[LLVMdev] More Encoding Ideas

Fri Aug 20 17:55:02 PDT 2004

At 05:09 PM 8/20/2004, you wrote:
>On Fri, 20 Aug 2004, Reid Spencer wrote:
> > > defined would be almost always stored in one byte instead of the present
> > > usual two.
> >
> > So, if I get you correctly, you're advocating the creation of a 
> Type::CharTyID
> > in the TypeID enumeration that is always written as a single byte? Note 
> that
> > right now all ASCII values ( <128 ) will be written as a single byte for
> > UByteTyID but for SByteTyID (often the default from FE compilers like GCC),
> > you're right, they'll take two bytes if the value > 63.  Or are you 
> saying that
> > we should always write UByteTyID and SByteTyID as a single byte?
> >
> > Long term, LLVM's distinction between signed and unsigned will go away. 
> Talk to
> > Chris about that. :)
>
>If you're interested in the plans, they are described in some detail here:
>http://nondot.org/sabre/LLVMNotes/TypeSystemChanges.txt
>
>Note that there is no concrete timeline for this to happen, it basically
>depends on when someone is ambitious enough to start working on it.
>
>In any case, both signed and unsigned 8-bit constants can be written out
>in a single byte.  Again, do you think it's worth special casing this
>though?  Considering that we handle 8-bit strings specially already, there
>are not a ton of 8-bit constants with value >= 128.

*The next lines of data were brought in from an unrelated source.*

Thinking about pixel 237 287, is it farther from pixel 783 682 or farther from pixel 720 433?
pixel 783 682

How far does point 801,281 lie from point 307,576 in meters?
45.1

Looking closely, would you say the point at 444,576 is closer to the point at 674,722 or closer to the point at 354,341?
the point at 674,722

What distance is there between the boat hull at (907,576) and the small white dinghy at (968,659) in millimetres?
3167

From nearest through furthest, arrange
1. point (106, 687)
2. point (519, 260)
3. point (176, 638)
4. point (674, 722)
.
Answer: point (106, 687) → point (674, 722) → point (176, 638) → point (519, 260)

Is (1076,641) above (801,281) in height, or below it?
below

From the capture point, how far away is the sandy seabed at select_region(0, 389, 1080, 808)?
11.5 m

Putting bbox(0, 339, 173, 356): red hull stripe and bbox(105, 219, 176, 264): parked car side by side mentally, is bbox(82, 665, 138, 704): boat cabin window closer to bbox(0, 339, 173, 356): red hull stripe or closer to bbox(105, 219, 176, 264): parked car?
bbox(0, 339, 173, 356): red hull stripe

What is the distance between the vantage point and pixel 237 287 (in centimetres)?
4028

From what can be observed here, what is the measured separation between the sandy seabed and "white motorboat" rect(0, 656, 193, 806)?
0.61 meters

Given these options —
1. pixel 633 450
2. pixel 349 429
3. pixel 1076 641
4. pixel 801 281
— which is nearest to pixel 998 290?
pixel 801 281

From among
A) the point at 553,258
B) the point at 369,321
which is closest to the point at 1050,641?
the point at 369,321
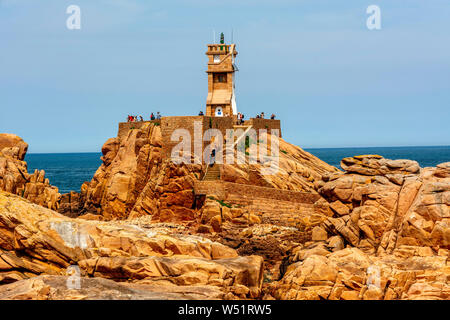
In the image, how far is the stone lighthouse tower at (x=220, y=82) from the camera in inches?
2346

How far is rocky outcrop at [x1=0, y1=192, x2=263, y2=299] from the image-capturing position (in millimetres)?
25250

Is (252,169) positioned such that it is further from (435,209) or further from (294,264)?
(435,209)

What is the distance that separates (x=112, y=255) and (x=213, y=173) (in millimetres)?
22730

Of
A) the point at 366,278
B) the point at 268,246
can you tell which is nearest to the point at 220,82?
the point at 268,246

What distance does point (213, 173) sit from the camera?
163 ft

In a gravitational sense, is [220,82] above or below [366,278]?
above

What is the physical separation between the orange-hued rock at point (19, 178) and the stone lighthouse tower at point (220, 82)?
1740 cm

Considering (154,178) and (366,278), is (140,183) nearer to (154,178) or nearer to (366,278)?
(154,178)

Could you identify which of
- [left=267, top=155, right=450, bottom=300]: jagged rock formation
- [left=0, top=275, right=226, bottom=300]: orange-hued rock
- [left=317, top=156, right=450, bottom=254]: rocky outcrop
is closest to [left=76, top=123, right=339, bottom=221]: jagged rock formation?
[left=317, top=156, right=450, bottom=254]: rocky outcrop

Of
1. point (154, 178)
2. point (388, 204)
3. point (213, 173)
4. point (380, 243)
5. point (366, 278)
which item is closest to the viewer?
point (366, 278)
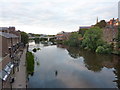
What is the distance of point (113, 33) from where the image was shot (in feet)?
132

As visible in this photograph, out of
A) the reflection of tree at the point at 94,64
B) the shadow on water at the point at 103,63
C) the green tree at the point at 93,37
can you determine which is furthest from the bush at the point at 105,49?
the reflection of tree at the point at 94,64

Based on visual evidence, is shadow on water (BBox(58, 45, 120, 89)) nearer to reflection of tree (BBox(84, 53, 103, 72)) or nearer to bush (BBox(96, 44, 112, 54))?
reflection of tree (BBox(84, 53, 103, 72))

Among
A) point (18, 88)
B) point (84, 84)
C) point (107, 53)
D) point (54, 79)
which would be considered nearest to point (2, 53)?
point (18, 88)

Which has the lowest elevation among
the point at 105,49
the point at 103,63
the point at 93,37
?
the point at 103,63

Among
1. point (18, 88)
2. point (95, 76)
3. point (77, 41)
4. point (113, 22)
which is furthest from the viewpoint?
point (77, 41)

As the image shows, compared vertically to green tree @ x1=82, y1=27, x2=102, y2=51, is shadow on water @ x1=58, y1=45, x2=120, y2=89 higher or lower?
lower

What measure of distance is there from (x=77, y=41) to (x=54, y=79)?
134ft

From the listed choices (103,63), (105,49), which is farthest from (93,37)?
(103,63)

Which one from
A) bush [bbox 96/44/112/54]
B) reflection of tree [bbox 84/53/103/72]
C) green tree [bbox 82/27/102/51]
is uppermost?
green tree [bbox 82/27/102/51]

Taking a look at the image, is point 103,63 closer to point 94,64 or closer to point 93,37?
point 94,64

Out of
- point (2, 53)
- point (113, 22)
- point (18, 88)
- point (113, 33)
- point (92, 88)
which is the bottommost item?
point (92, 88)

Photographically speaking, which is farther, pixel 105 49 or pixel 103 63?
pixel 105 49

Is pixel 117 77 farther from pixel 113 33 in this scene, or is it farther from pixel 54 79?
pixel 113 33

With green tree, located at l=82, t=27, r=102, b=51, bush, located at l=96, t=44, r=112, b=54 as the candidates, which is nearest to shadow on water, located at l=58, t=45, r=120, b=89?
bush, located at l=96, t=44, r=112, b=54
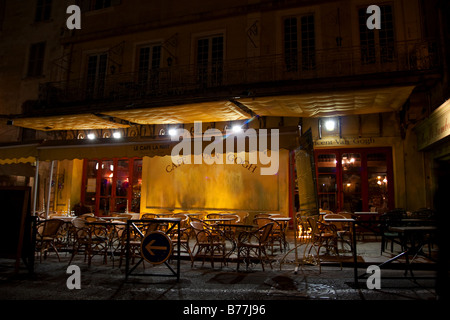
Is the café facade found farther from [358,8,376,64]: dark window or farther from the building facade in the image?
[358,8,376,64]: dark window

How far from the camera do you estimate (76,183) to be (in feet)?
50.8

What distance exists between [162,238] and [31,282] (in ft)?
8.23

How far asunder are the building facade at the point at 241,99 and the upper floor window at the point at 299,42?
0.05 meters

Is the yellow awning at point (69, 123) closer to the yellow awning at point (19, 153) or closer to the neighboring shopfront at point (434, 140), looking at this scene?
the yellow awning at point (19, 153)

I'd rather that they not be treated specially.  If char defaulted to 
unsigned char, there would be little reason to create this special case.

> > > 2) I think it would be a big file size and processing speed win to have
> > > implied pointer types for every literal type.  This would save a
> > > tremendous amount of space in the global type table and other places
> > > where pointer types are constantly being defined.  So the primitive
> > > types list would change to:
> > >
> > > 0       void
> > > 1       void* (implied)
>
>This is a very interesting idea, particularly for languages like C++ that
>have a ton of types.  Before making this change, I would want to see some
>numbers though.  In particular, I don't think that types typically take up
>a large amount of the .bc file size: most of it are instructions.
>
>Are you seeing other cases?

No.  This would only save a bit less than two bytes per primitive and 
defined type.  Maybe a few hundred bytes in a large LLVM file.  Not a big 
savings, but a savings.  The thing I like is that along with the size 
savings it appears to make the encode/decode simpler and quicker if 
anything.  So good news all around.

> > > This approach would have the added advantage of being able to check to
> > > see whether anything is a pointer type by checking bit 0 (1 = yes) and
> > > deriving its dereferenced type (just subtract 1).
>
>I don't think this is a big win, the .bc reader doesn't have to do much of
>this.

I know my reader does this.  I'm not really sure how much time it spends 
doing it.  My little code generator spends a lot of time going back and 
forth between pointers and literal values when turning certain kinds of 
memory operations into data movement in the Ascenium array.

> > > 3) Have the value index for labels start at 1, just like nonzero values
> > > of everything else does.  This just makes the encode/decode algorithm
> > > simpler and I doubt it would cost anything in file size.  I made this
> > > suggestion a few emails back, hopefully in a clearer form here.
> >
> > Like I replied, we don't store labels as values in LLVM. Labels are 
> just the
> > names of basic blocks. Those names are stored in the function level symbol
>
>I think that Robert's point is that this would remove a special case from
>the code (which is good).  I'm indifferent about the change: if some other
>changes are made to the .bc file format, this could go in as well.

Cool.

> > > 4) Can files have multiple 0x01 headers?  I've never seen more than
> > > one.  If not, ditch this four bytes of unnecessary space per file.
> >
> > I think the original plan was to have multiple modules in them but this 
> seems
> > to have gone by the wayside. The result of linking two (or more) 
> modules is a
> > single module so except in some really bizare corner cases the need for
> > multiple modules would go away. I suppose we could get rid of the block id
> > field for the file. I'll give this some thought and see if Chris has any
> > objections.
>
>I don't have any problem with removing it.

Cool. Before you chop remember debug libraries.

> > Long term, I intend to write some kind of bytecode archive utility 
> similar to
> > JAR files that contains multiple bytecode files, an index, and the 
> whole thing
>
>Sounds like a cool thing.  If you did this, make sure that llvm-nm could
>read the files (of course), and, if/when you do this, you could make the
>interface be llvm-ar (which was never finished).

Seconded!

Regards,

-- Robert.

Robert Mykland               Voice: (831) 462-6725
Founder/CTO                   Ascenium Corporation